[STORED ROWS]:
· · · · · · ·

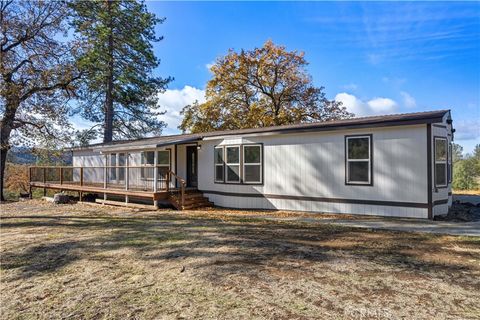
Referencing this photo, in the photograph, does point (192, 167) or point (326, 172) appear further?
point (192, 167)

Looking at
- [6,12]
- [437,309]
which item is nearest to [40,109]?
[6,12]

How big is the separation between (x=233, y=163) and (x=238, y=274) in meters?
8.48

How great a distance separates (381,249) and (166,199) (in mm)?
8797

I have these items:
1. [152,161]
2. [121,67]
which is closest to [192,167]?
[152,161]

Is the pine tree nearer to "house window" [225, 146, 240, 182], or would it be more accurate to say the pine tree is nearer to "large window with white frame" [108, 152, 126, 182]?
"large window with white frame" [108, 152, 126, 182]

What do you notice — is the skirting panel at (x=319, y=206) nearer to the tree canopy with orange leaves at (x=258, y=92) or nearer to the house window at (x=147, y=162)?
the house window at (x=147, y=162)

· · · · · · ·

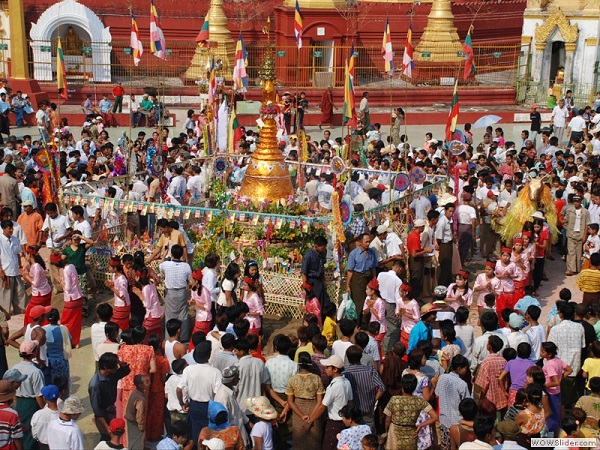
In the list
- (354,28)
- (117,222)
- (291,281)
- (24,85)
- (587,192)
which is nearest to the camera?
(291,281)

· · · · · · ·

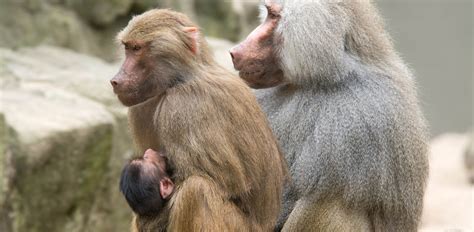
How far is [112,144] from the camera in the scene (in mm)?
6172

· · · · · · ·

[PROBLEM DESCRIPTION]: Which of the lines above contain the word "frame"? Report each of those lines in full.

[RESPONSE]:
Is the pine tree nearer to "house window" [225, 146, 240, 182], or would it be more accurate to say the pine tree is nearer to "large window with white frame" [108, 152, 126, 182]?
"large window with white frame" [108, 152, 126, 182]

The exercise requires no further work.